5 Advanced Spring Boot Patterns for Millisecond API Responses

This article presents five advanced Spring Boot 3.5.0 patterns—ETag with conditional requests, read‑write separation, virtual threads, HTTP client connection reuse, and asynchronous processing—to achieve sub‑millisecond API response times, complete with code examples, configuration steps, and performance benefits.

Spring Full-Stack Practical Cases
Spring Full-Stack Practical Cases
Spring Full-Stack Practical Cases
5 Advanced Spring Boot Patterns for Millisecond API Responses

In high‑performance Spring Boot services, achieving millisecond‑level API latency requires moving beyond basic optimizations. The article introduces five patterns that address hidden inefficiencies in production environments.

1. ETag and Conditional Requests

When an API returns the same data on repeated calls, the server still performs a full query, serialization, compression, and transmission. By adding an ETag based on a version or timestamp, the client can validate freshness without downloading the body, receiving a 304 Not Modified response if unchanged.

// ❌ Every request returns the full response even if data is unchanged
@GetMapping("/products/{id}")
public ResponseEntity<Product> getProduct(@PathVariable Long id) {
    Product product = productService.findById(id);
    return ResponseEntity.ok(product);
    // Client receives 8KB JSON each time
    // Server cannot detect that data has not changed
}
// ✅ Return ETag only when data changes
@GetMapping("/{id}")
public ResponseEntity<Product> getProduct(@PathVariable Long id, WebRequest request) {
    Product product = new Product(id, "商品 - " + id, BigDecimal.valueOf(100), "1.0.0");
    String eTag = "\"" + product.version() + "\"";
    if (request.checkNotModified(eTag)) {
        return null; // Spring automatically sends 304
    }
    return ResponseEntity.ok().eTag(eTag).body(product);
}

public static record Product(Long id, String name, BigDecimal price, String version) {}

For unchanged data, serialization, compression, and transmission costs drop to zero, and the approach works seamlessly with HTTP caches, CDNs, and reverse proxies.

2. Read‑Write Separation

Most Spring Boot applications use a single datasource for both reads and writes. Under high load, read‑heavy traffic (80‑90% of queries) competes with write operations, creating a bottleneck. Using AbstractRoutingDataSource, reads can be routed to a replica while writes go to the primary.

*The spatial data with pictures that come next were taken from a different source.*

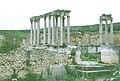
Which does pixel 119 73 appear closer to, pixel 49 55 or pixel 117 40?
pixel 49 55

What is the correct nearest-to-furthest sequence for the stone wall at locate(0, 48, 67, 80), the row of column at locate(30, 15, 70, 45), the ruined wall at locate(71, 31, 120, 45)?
the stone wall at locate(0, 48, 67, 80)
the row of column at locate(30, 15, 70, 45)
the ruined wall at locate(71, 31, 120, 45)

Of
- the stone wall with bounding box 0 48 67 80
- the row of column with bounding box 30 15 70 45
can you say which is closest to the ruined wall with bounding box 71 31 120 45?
the row of column with bounding box 30 15 70 45

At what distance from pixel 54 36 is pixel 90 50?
5.31m

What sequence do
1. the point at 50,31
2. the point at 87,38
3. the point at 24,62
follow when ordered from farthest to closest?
the point at 87,38 < the point at 50,31 < the point at 24,62

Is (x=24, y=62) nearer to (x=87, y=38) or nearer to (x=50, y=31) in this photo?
(x=50, y=31)

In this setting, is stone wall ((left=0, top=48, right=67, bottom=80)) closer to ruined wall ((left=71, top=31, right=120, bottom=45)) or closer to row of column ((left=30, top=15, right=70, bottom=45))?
row of column ((left=30, top=15, right=70, bottom=45))

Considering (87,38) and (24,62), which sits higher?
(87,38)

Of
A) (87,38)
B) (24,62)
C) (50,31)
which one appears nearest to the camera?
(24,62)

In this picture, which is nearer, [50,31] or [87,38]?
[50,31]

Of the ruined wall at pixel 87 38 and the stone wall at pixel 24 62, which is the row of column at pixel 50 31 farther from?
the stone wall at pixel 24 62

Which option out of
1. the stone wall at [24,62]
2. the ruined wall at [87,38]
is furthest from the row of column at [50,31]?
the stone wall at [24,62]

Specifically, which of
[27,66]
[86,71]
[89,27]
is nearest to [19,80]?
[27,66]

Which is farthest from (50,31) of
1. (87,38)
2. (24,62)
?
(24,62)

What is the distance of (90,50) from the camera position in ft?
117
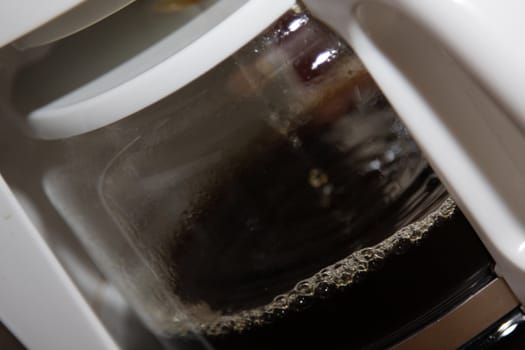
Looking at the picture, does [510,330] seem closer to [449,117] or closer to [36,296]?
[449,117]

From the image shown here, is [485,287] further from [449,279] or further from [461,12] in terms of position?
[461,12]

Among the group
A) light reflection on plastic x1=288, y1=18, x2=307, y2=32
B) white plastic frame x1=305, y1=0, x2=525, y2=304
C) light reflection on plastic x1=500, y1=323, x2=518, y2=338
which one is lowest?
light reflection on plastic x1=500, y1=323, x2=518, y2=338

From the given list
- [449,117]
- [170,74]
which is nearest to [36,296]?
[170,74]

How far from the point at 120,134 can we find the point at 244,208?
0.08 metres

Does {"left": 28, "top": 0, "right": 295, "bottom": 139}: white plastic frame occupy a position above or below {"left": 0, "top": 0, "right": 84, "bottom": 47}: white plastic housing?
below

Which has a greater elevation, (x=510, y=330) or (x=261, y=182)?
(x=261, y=182)

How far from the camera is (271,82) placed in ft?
1.21

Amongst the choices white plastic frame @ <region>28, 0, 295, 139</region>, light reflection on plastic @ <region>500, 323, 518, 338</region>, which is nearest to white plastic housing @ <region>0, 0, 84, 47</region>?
white plastic frame @ <region>28, 0, 295, 139</region>

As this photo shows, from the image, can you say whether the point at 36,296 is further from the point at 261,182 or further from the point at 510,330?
the point at 510,330

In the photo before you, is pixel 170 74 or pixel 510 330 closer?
pixel 170 74

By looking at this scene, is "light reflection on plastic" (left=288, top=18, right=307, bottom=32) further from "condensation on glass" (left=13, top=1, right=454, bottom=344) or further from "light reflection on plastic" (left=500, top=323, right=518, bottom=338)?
"light reflection on plastic" (left=500, top=323, right=518, bottom=338)

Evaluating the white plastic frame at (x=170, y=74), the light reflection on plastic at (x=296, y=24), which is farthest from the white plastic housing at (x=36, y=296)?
the light reflection on plastic at (x=296, y=24)

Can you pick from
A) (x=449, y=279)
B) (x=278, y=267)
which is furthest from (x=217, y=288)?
(x=449, y=279)

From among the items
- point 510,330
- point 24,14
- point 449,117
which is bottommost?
point 510,330
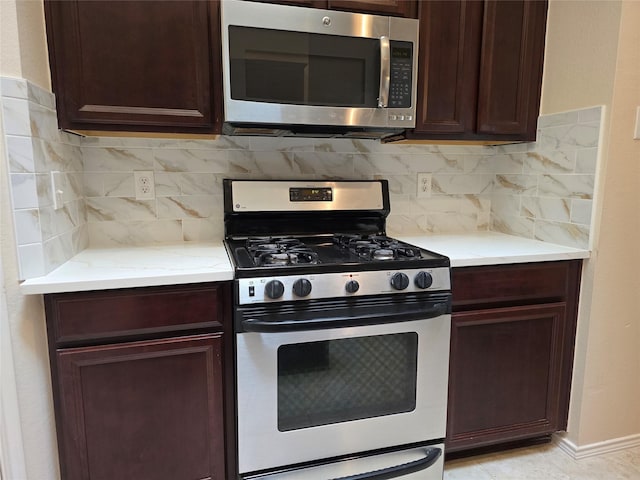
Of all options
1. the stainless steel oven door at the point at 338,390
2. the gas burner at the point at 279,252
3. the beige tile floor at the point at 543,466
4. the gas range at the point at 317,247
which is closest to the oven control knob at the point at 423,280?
the gas range at the point at 317,247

# ❌ Single datasource – all queries hit the primary DB
spring:
  datasource:
    url: jdbc:postgresql://primary-db:5432/mydb
    username: user
    password: secret
    # Reads and writes share the same server

Define a thread‑local context to hold the target datasource:

public class DataSourceContextHolder {
    private static final ThreadLocal<String> context = new ThreadLocal<>();
    public static void setDataSourceType(String type) { context.set(type); }
    public static String getDataSourceType() { return context.get(); }
    public static void clear() { context.remove(); }
}

Configure routing datasource and beans:

@Configuration
public class DataSourceConfig {
    @Bean @ConfigurationProperties("spring.datasource.primary")
    public DataSource primaryDataSource() { return DataSourceBuilder.create().build(); }
    @Bean @ConfigurationProperties("spring.datasource.replica")
    public DataSource replicaDataSource() { return DataSourceBuilder.create().build(); }
    @Primary @Bean
    public DataSource routingDataSource() {
        Map<Object, Object> targets = new HashMap<>();
        targets.put("primary", primaryDataSource());
        targets.put("replica", replicaDataSource());
        AbstractRoutingDataSource routing = new AbstractRoutingDataSource() {
            @Override
            protected Object determineCurrentLookupKey() { return DataSourceContextHolder.getDataSourceType(); }
        };
        routing.setTargetDataSources(targets);
        routing.setDefaultTargetDataSource(primaryDataSource());
        return routing;
    }
}

An AOP aspect sets the routing key based on @Transactional(readOnly = true):

@Aspect
@Component
@Order(1)
public class DataSourceRoutingAspect {
    @Before("@annotation(transactional)")
    public void setDataSource(Transactional transactional) {
        if (transactional.readOnly()) {
            DataSourceContextHolder.setDataSourceType("replica");
        } else {
            DataSourceContextHolder.setDataSourceType("primary");
        }
    }
    @After("@annotation(org.springframework.transaction.annotation.Transactional)")
    public void clearDataSource() { DataSourceContextHolder.clear(); }
}

Service methods only need the appropriate annotation; routing happens automatically, eliminating the need to modify business logic.

3. Virtual Threads

Traditional Spring Boot uses a fixed‑size Tomcat thread pool (e.g., max: 200). Under I/O‑bound workloads, threads spend most of their time waiting, limiting concurrency. Enabling Java 21 virtual threads lets the JVM suspend threads during I/O, allowing near‑infinite concurrency with minimal memory overhead.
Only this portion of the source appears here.